The Great SSL Certificate Mystery: A Tale of Dokku, Domains, and DevOps Drama
Origin and Evolution
It all started in the dead of night when our production server p12 ran out of disk space. The culprit? A misconfigured Prometheus instance happily hoarding metrics data, blissfully ignoring its retention parameters. This seemingly simple storage issue would spiral into a cascade of problems that would take hours to fully unravel.
To make matters worse, the server became completely inaccessible during our recovery attempts. We suspect Prometheus's WAL (Write-Ahead Log) rebuilding might have been the culprit, but for hours we were stuck in a frustrating loop of similar troubleshooting steps, unable to maintain a stable connection to the server.
The breakthrough came when we decided to fall back to our infrastructure-as-code approach and run the Ansible playbook. Like magic, it not only restored server connectivity but also revealed an unexpected surprise - four abandoned applications that had been silent for months suddenly sprang back to life!
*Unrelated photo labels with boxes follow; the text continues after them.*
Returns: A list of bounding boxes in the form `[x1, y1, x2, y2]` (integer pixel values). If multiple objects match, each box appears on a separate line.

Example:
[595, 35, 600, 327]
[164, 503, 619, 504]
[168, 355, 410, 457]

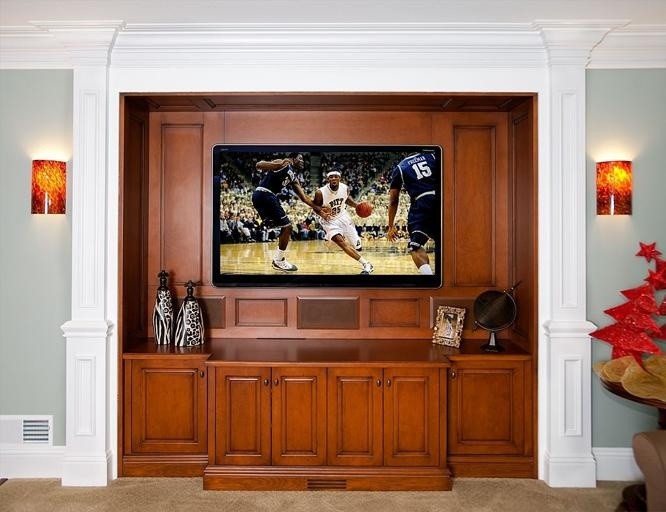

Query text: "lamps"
[30, 159, 65, 215]
[596, 162, 632, 215]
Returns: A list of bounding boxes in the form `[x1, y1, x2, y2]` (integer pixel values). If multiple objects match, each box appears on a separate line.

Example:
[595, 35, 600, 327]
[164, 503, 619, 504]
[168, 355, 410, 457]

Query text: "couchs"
[634, 430, 665, 512]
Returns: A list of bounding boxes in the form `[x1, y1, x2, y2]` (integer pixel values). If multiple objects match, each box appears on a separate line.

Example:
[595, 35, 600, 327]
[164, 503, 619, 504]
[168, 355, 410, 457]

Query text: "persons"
[220, 151, 436, 246]
[312, 167, 376, 274]
[251, 152, 334, 272]
[389, 152, 438, 276]
[442, 316, 457, 337]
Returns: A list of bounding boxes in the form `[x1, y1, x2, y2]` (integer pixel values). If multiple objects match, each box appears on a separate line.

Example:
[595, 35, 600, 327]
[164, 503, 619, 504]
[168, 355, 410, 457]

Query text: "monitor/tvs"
[210, 144, 444, 287]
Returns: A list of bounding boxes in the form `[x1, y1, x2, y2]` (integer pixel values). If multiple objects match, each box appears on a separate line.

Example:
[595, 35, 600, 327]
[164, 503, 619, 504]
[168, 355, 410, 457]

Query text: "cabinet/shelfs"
[214, 365, 327, 466]
[327, 367, 440, 466]
[130, 359, 207, 455]
[447, 362, 525, 455]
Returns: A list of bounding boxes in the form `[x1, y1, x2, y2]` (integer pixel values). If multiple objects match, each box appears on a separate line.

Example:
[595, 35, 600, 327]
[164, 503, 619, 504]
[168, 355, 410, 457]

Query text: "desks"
[600, 370, 666, 512]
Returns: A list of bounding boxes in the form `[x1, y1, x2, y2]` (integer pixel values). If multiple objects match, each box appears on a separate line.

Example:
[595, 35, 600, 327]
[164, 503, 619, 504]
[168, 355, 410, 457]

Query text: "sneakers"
[355, 238, 362, 251]
[273, 257, 298, 272]
[361, 262, 374, 275]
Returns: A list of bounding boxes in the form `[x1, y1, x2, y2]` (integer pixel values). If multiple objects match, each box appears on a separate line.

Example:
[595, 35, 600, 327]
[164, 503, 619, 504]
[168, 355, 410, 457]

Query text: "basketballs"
[357, 202, 372, 217]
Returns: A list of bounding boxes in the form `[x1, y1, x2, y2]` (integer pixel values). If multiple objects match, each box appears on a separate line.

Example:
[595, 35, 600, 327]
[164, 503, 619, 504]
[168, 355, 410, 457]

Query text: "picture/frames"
[432, 305, 467, 349]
During our attempts to restore monitoring after cleaning up the disk space, we tried accessing prometheus.kaido.team/targets. But instead of the expected monitoring dashboard, we were greeted with an unexpected surprise: a Let's Encrypt certificate for... Anytracker? This kicked off a hours-long investigation that would reveal some interesting quirks in our Dokku-based infrastructure.
The setup seemed simple enough: a Dokku installation managing multiple applications, each with its own domain and SSL certificate. But as we would discover, the devil was in the details of domain configuration and certificate management.